■ TASK ITEM ■
Beginning at the line that contains "United States, site archbold_FL-26.", return every remaining line of the data below exactly; return nothing before it.

■ DATA RECORDS ■
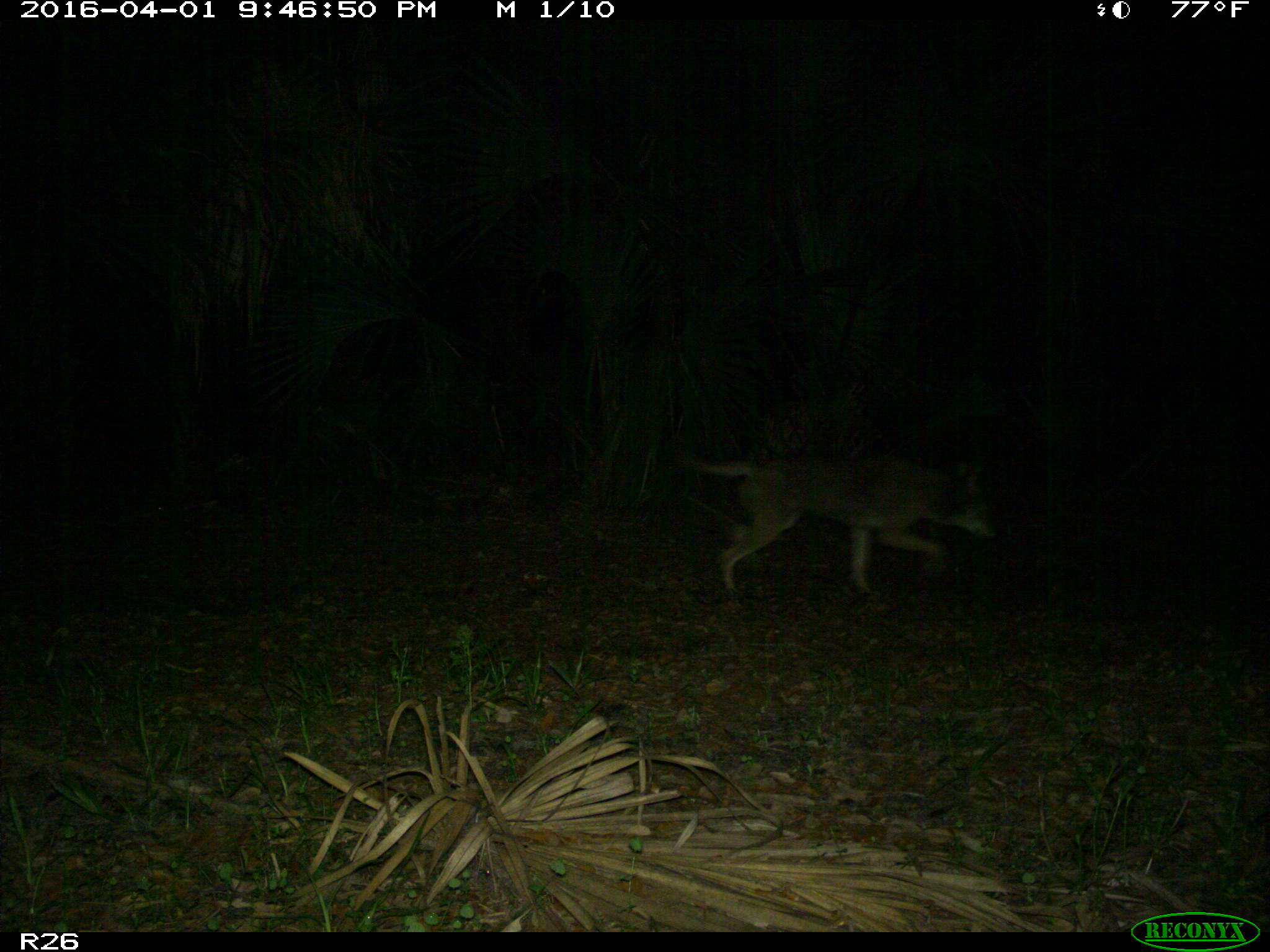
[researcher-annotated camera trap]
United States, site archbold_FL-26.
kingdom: Animalia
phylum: Chordata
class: Mammalia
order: Carnivora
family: Canidae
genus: Canis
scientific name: Canis latrans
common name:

■ WRITTEN SOLUTION ■
United States, site archbold_FL-26.
kingdom: Animalia
phylum: Chordata
class: Mammalia
order: Carnivora
family: Canidae
genus: Canis
scientific name: Canis latrans
common name:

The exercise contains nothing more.